▸ **Exercise task**
Copy out every item below word for word, keeping each line as it stands.

▸ **Excerpted data**
====================
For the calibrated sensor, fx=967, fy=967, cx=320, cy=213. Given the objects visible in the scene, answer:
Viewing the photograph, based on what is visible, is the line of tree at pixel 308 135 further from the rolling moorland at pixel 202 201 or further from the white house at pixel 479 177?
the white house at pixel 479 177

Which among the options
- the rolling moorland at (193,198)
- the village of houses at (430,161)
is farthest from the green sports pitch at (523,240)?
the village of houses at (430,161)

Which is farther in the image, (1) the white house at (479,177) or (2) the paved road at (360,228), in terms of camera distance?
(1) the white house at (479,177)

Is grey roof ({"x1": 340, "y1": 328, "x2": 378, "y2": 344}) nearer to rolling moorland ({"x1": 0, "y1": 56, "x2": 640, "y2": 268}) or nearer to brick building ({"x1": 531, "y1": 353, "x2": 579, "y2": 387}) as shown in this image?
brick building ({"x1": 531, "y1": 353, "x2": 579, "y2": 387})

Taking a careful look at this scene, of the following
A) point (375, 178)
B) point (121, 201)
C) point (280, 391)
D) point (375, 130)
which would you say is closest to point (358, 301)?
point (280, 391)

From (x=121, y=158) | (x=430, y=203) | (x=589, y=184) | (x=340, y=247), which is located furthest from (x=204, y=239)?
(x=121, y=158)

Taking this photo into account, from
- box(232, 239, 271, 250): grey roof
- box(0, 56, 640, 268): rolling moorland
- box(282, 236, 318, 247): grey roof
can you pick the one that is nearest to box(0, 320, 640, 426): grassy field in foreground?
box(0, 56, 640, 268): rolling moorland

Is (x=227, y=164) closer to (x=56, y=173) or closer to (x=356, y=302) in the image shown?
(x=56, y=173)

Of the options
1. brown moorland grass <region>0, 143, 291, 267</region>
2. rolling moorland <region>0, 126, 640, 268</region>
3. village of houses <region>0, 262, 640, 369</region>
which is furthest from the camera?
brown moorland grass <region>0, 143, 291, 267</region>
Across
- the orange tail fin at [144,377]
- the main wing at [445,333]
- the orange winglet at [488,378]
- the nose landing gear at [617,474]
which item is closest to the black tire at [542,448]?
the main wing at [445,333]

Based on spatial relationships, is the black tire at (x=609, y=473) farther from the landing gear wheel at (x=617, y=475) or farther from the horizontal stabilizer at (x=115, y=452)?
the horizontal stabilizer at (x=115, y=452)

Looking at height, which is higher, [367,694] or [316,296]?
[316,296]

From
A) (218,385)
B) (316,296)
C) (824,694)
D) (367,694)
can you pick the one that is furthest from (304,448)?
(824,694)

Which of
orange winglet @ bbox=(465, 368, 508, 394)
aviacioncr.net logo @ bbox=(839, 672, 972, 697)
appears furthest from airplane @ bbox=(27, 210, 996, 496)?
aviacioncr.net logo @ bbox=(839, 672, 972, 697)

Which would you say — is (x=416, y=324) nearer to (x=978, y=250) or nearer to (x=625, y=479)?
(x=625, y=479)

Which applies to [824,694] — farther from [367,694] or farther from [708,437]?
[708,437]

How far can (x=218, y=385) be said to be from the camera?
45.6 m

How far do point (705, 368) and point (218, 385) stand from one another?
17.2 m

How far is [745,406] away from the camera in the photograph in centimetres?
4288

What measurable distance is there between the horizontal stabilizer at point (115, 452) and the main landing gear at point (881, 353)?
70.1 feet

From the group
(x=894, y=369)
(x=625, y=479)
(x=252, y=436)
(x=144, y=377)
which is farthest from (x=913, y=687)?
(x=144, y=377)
====================
▸ **Finished task**
For the calibrated sensor, fx=967, fy=967, cx=320, cy=213. Given the objects visible in the scene, answer:
Viewing the photograph, based on what is visible, is the line of tree at pixel 308 135 further from the rolling moorland at pixel 202 201 or further from the white house at pixel 479 177?
the white house at pixel 479 177

Which among the options
- the rolling moorland at (193,198)
- the village of houses at (430,161)
is farthest from the green sports pitch at (523,240)?
the village of houses at (430,161)

Which is farther in the image, (1) the white house at (479,177) or (2) the paved road at (360,228), in terms of camera distance?
(1) the white house at (479,177)

Is grey roof ({"x1": 340, "y1": 328, "x2": 378, "y2": 344}) nearer to rolling moorland ({"x1": 0, "y1": 56, "x2": 640, "y2": 268}) or nearer to brick building ({"x1": 531, "y1": 353, "x2": 579, "y2": 387}) as shown in this image?
brick building ({"x1": 531, "y1": 353, "x2": 579, "y2": 387})

Taking a careful look at this scene, of the following
A) point (375, 178)
B) point (121, 201)
C) point (280, 391)
D) point (375, 130)
which would you say is closest to point (358, 301)?
point (280, 391)

From (x=121, y=158) | (x=430, y=203) | (x=589, y=184) | (x=340, y=247), which is located furthest from (x=204, y=239)?
(x=121, y=158)

Taking this photo into account, from
- box(232, 239, 271, 250): grey roof
- box(0, 56, 640, 268): rolling moorland
- box(282, 236, 318, 247): grey roof
can you pick the one that is nearest to box(0, 320, 640, 426): grassy field in foreground?
box(0, 56, 640, 268): rolling moorland

Is (x=227, y=164) closer to (x=56, y=173) or closer to (x=356, y=302) in the image shown?
(x=56, y=173)

Of the options
1. brown moorland grass <region>0, 143, 291, 267</region>
2. rolling moorland <region>0, 126, 640, 268</region>
3. village of houses <region>0, 262, 640, 369</region>
which is furthest from the camera?
brown moorland grass <region>0, 143, 291, 267</region>
Across
- the orange tail fin at [144,377]
- the main wing at [445,333]
- the orange winglet at [488,378]
- the nose landing gear at [617,474]
which item is closest to the black tire at [542,448]?
the main wing at [445,333]

Based on spatial relationships, is the black tire at (x=609, y=473) farther from the landing gear wheel at (x=617, y=475) or farther from the horizontal stabilizer at (x=115, y=452)?
the horizontal stabilizer at (x=115, y=452)

Looking at height, which is higher, [367,694] or [316,296]?
[316,296]

From
A) (218,385)
B) (316,296)
C) (824,694)
D) (367,694)
can you pick the one that is furthest from (304,448)?
(824,694)

Which of
orange winglet @ bbox=(465, 368, 508, 394)
aviacioncr.net logo @ bbox=(839, 672, 972, 697)
appears furthest from airplane @ bbox=(27, 210, 996, 496)?
aviacioncr.net logo @ bbox=(839, 672, 972, 697)

Which would you say — is (x=416, y=324) nearer to (x=978, y=250) or nearer to (x=625, y=479)?
(x=625, y=479)

Which applies to [824,694] — farther from [367,694] or farther from [708,437]?
[708,437]

How far can (x=218, y=385) be said to be from the camera?
45.6 m

How far do point (705, 368) and point (218, 385) stand from one another?
17.2 m

How far is [745,406] away from the camera in the photograph in centimetres?
4288

What measurable distance is there between the horizontal stabilizer at point (115, 452) and the main landing gear at point (881, 353)?
70.1 feet

From the group
(x=894, y=369)
(x=625, y=479)
(x=252, y=436)
(x=144, y=377)
which is farthest from (x=913, y=687)?
(x=144, y=377)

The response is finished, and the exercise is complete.